L’œuvre trouble. Une sensation de déjà-vu, une rêverie familière ? De ces indéterminations temporelles et sensorielles ne cesse d’apparaître cet autre, son visage, dans une persistance qui le distingue. Cette vision du visage, Emmanuel Lévinas la décrit comme « une idée de l’infini »1, l’apparition du visage de l’autre est alors liée à une temporalité qui lui est propre, une dimension substantielle de la durée qui entre en résonance avec le « endless » des portraits de Nicolas Clauss. Alors que, selon Levinas, cette vision de l’autre, son apparition, nous « rompt avec le monde »2, à cette notion de rupture, nous lui préférons celle de distance, de vacance d’une forme du réel.
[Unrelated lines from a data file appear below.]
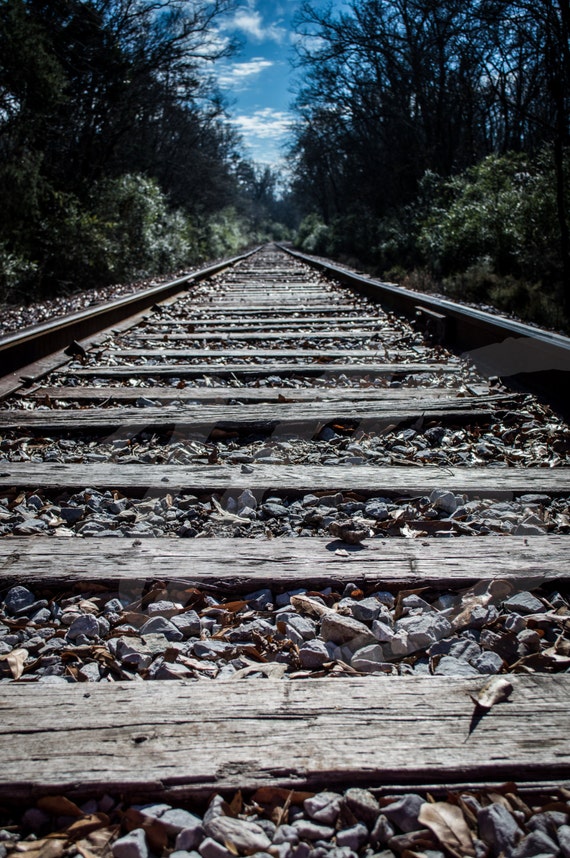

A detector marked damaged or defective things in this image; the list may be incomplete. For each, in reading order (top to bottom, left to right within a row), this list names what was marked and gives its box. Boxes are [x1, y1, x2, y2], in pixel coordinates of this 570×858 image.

rusted rail surface [0, 244, 564, 804]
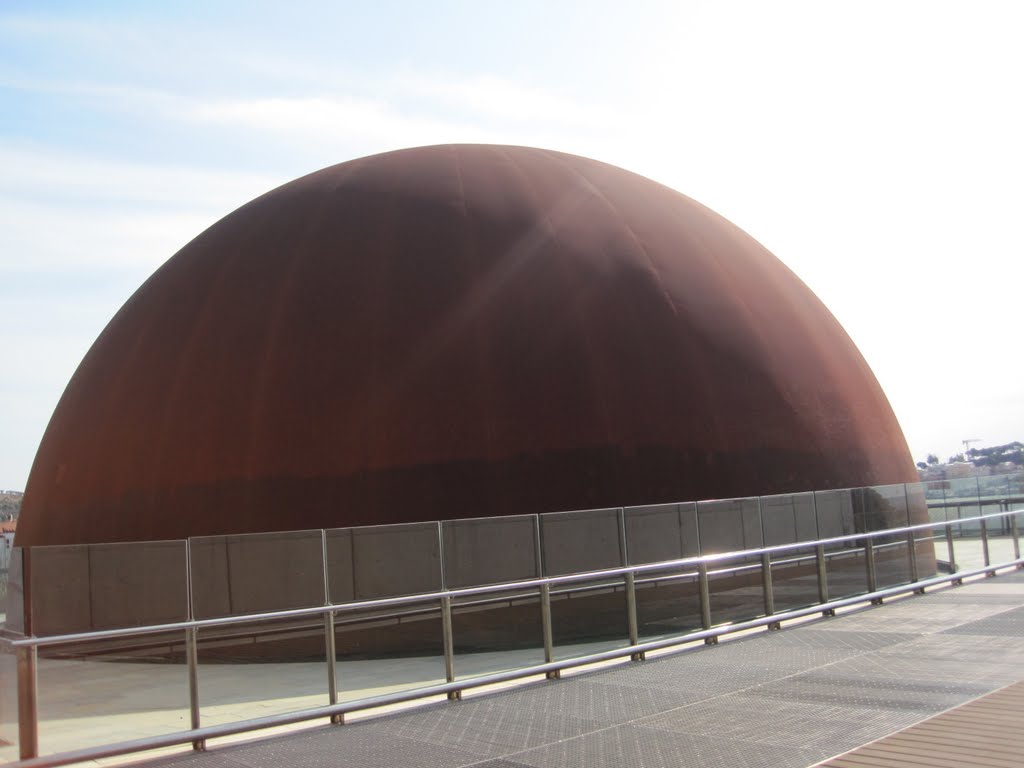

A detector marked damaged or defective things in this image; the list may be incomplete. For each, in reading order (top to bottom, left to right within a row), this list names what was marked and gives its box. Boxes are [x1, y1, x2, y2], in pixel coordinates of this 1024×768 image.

rusty brown dome [16, 145, 913, 548]
rust streak on dome [16, 145, 917, 548]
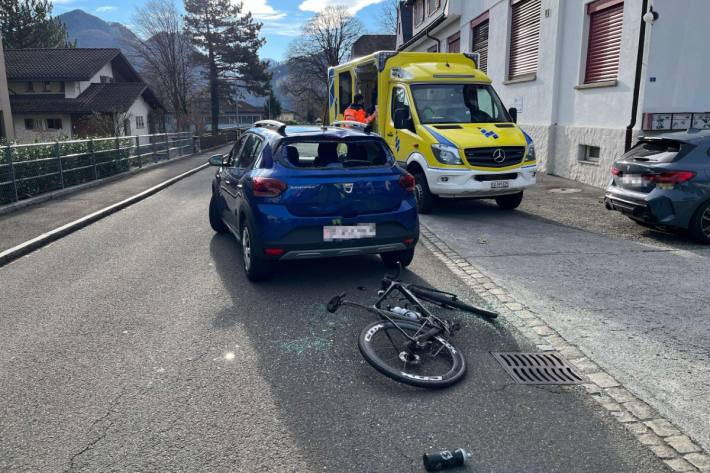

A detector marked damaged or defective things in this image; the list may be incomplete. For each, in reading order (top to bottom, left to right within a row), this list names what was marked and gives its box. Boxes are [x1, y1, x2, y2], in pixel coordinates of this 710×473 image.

car rear windshield shattered [278, 139, 392, 169]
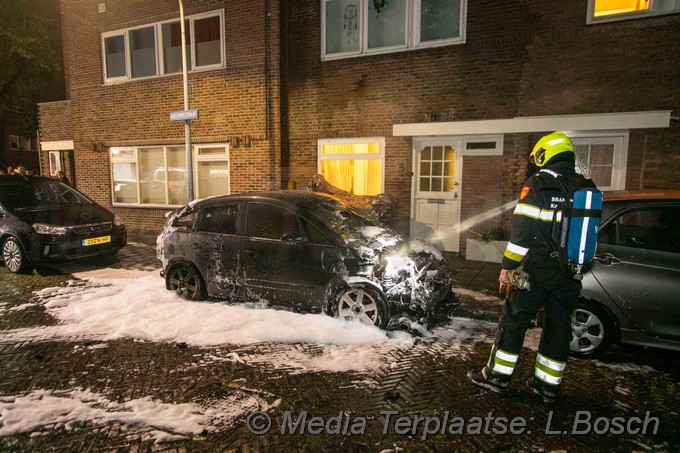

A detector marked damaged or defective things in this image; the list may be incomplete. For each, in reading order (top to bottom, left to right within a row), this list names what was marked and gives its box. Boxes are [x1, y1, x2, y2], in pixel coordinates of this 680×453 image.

burnt car hood [11, 205, 113, 226]
burnt car [0, 173, 127, 272]
burnt car [157, 191, 454, 328]
burnt car [572, 188, 680, 356]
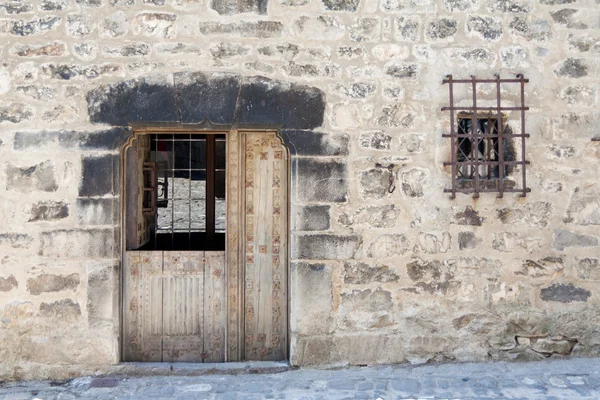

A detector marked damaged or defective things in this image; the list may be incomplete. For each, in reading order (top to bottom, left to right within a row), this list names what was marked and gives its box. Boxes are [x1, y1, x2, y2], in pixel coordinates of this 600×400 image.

rusty iron window grille [440, 74, 528, 199]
À la cassure, le déplacement prévaut ici, comme un glissement du point de vue où l’imagination viendrait bouleverser le réel, bousculer la perception et déformer ses images pour invoquer les mots de Gaston Bachelard3.

Nicolas Clauss livre une œuvre qui ne se regarde pas ou qui ne se perçoit pas, elle s’imagine, elle se met en images, se meut en images rêvées, elle est imageante. Cette apparition de l’autre devient rencontre de l’autre prenant forme grâce aux images telle une « rêverie œuvrante »4, cette rêverie poétique bachelardienne qu’engendre l’imagination en mouvement, cette imagination qui, dépassant la perception, est active et créatrice.

Rêverie de cette fille de Hanoï ou bien rêverie de Nicolas Clauss ? Leurs rêveries respectives en appellent à la mienne, ne viendraient-elles pas à ma rencontre ? Mais, qui rencontre qui ? Peu importe. Ces rencontres se confondent, s’entremêlent, s’étreignent.

L’image filmique embrasse nos images intérieures dans l’infini mouvement de l’imagination, dans l’infini mouvement de l’errance onirique, dans l’infini mouvement de l’errance géographique, dans une poétique atemporelle de la rencontre.

1. Emmanuel Lévinas, Totalité et infini. Essai sur l’extériorité (1971), Le livre de poche, 1996, p. 213.

2. Ibid., p. 211.

3. Gaston Bachelard, L’air et les songes. Essai sur l’imagination du mouvement (1943), José Corti, 1990, p. 10.

« On veut toujours que l’imagination soit la faculté de former des images. Or, elle est plutôt la faculté de déformer les images fournies par la perception, elle est surtout la faculté de nous libérer des images premières, de changer les images ».

4. Gaston Bachelard, La poétique de la rêverie (1960), Les Presses Universitaires de France, p. 189.